● **PROMPT**:
Copy out the full data exactly as given; pictures should not be included.

Start of Block

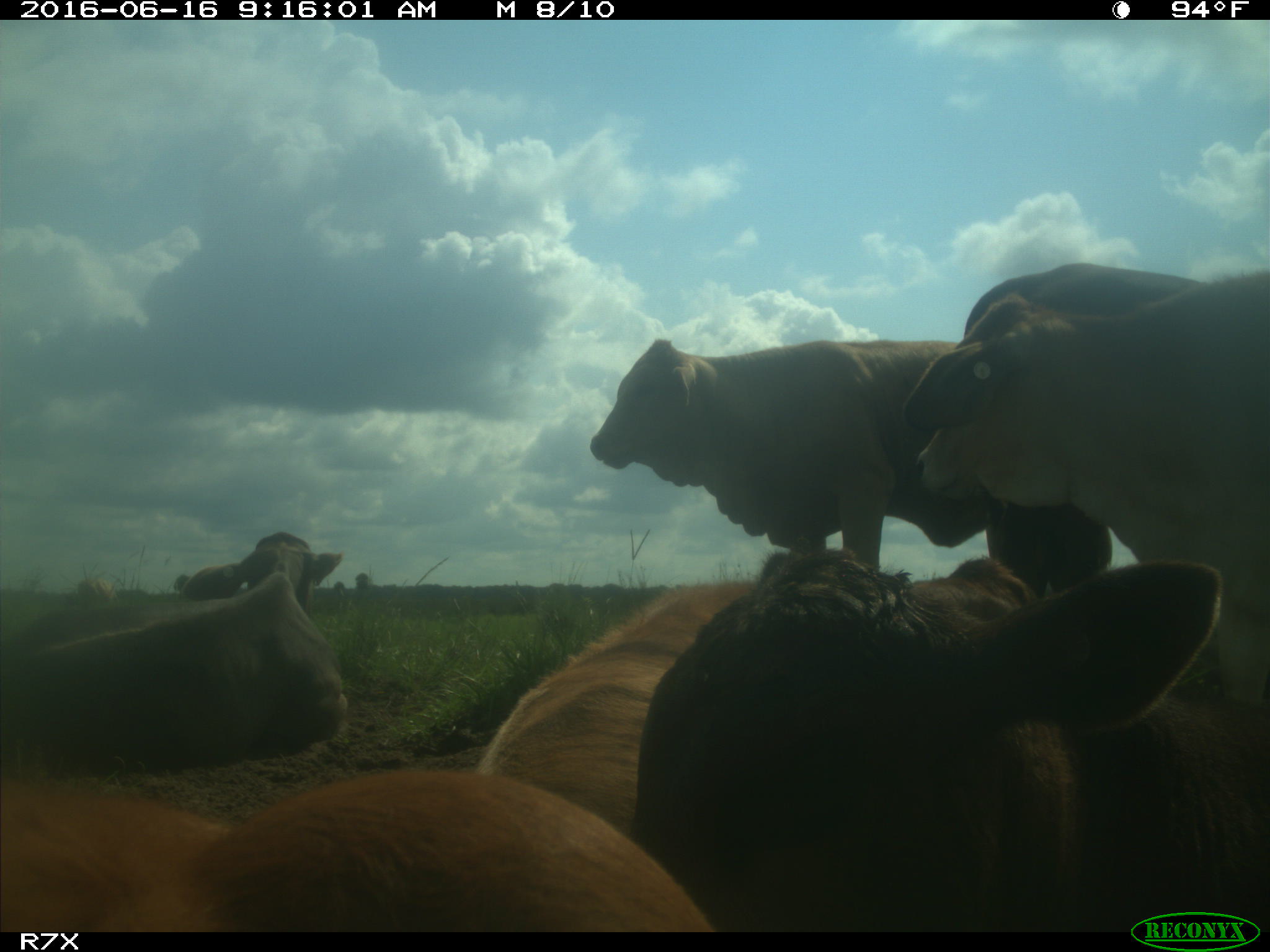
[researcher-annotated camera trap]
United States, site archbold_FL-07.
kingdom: Animalia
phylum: Chordata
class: Mammalia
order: Artiodactyla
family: Bovidae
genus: Bos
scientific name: Bos taurus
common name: domestic cow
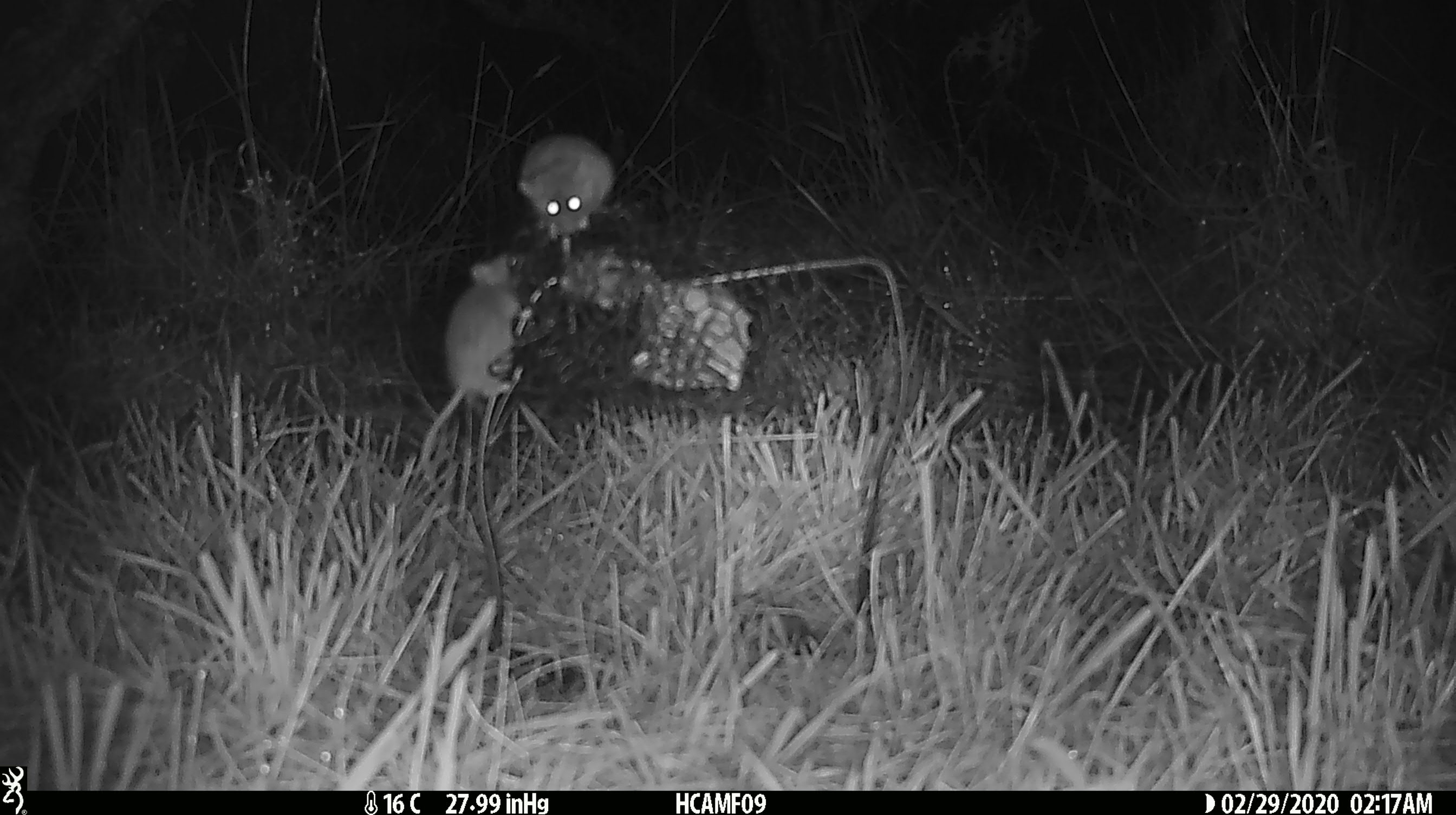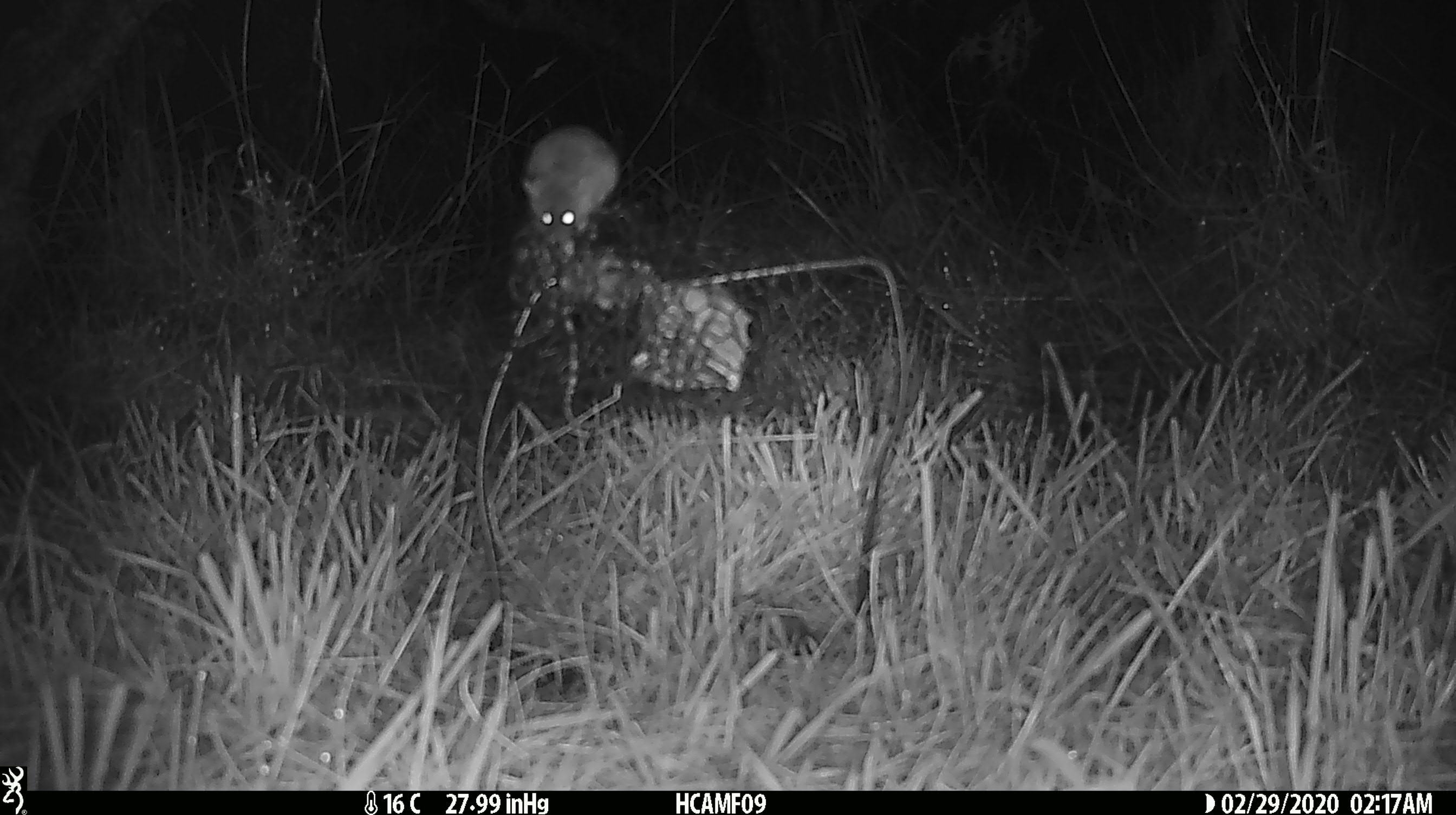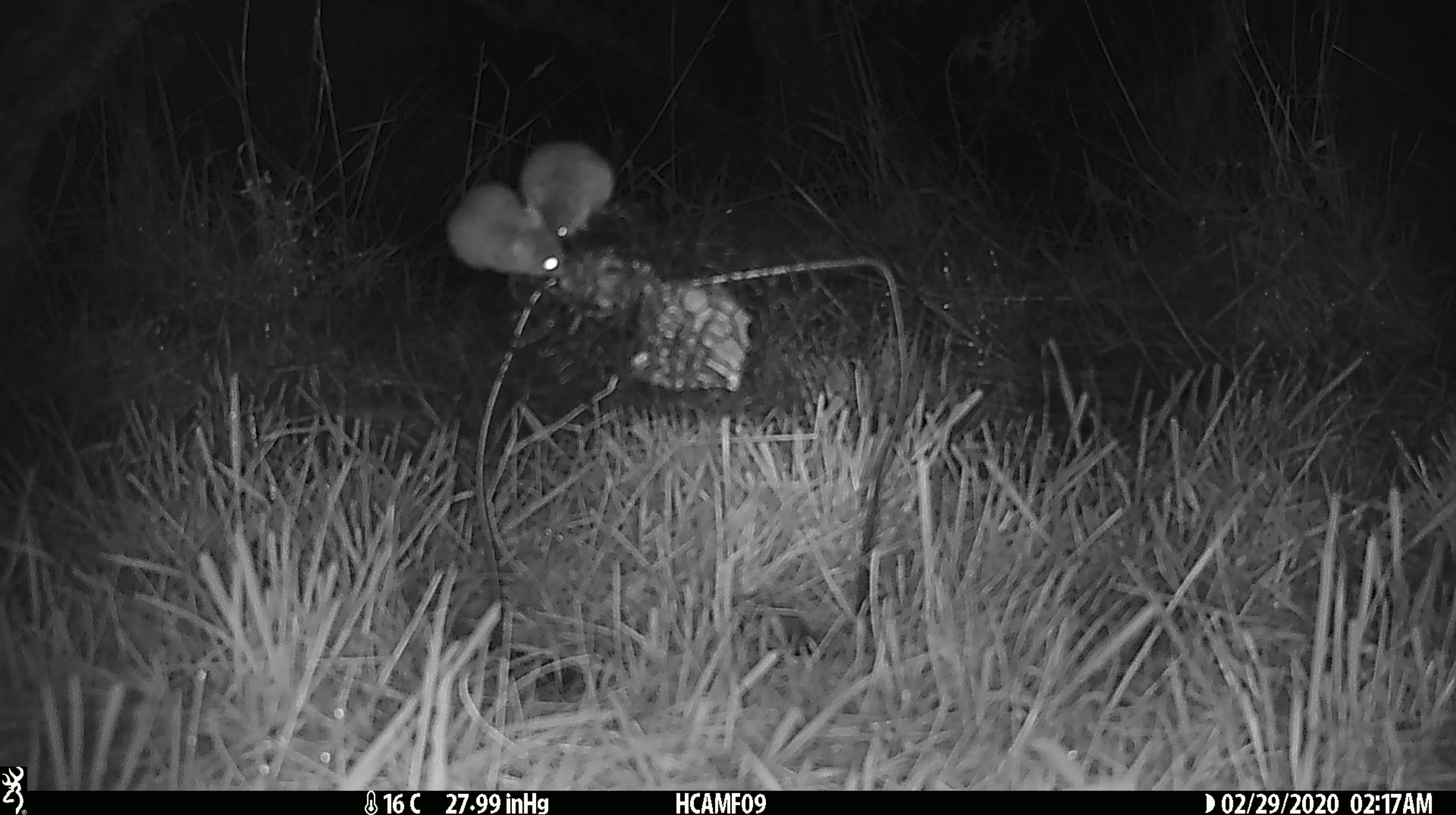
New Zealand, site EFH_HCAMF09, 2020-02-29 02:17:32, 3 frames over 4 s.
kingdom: Animalia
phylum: Chordata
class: Mammalia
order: Rodentia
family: Muridae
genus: Mus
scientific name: Mus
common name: mouse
Mouse (Mus).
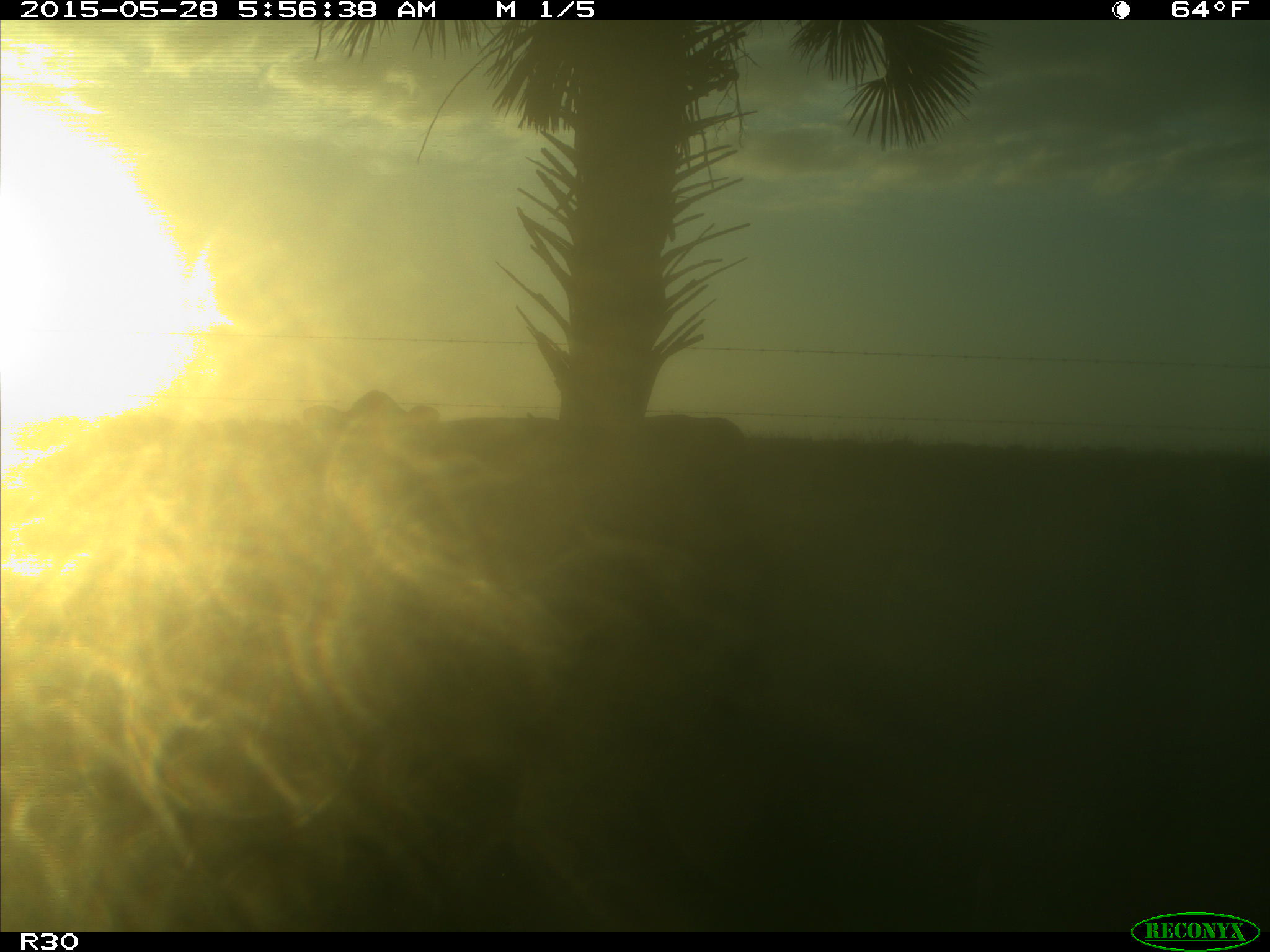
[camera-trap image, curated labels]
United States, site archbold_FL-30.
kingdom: Animalia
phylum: Chordata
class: Mammalia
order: Artiodactyla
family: Bovidae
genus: Bos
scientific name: Bos taurus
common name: domestic cow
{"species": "Bos taurus (domestic cow)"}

End of Block

● **SOLVED PROBLEM**:
[researcher-annotated camera trap]
United States, site archbold_FL-07.
kingdom: Animalia
phylum: Chordata
class: Mammalia
order: Artiodactyla
family: Bovidae
genus: Bos
scientific name: Bos taurus
common name: domestic cow
New Zealand, site EFH_HCAMF09, 2020-02-29 02:17:32, 3 frames over 4 s.
kingdom: Animalia
phylum: Chordata
class: Mammalia
order: Rodentia
family: Muridae
genus: Mus
scientific name: Mus
common name: mouse
Mouse (Mus).
[camera-trap image, curated labels]
United States, site archbold_FL-30.
kingdom: Animalia
phylum: Chordata
class: Mammalia
order: Artiodactyla
family: Bovidae
genus: Bos
scientific name: Bos taurus
common name: domestic cow
{"species": "Bos taurus (domestic cow)"}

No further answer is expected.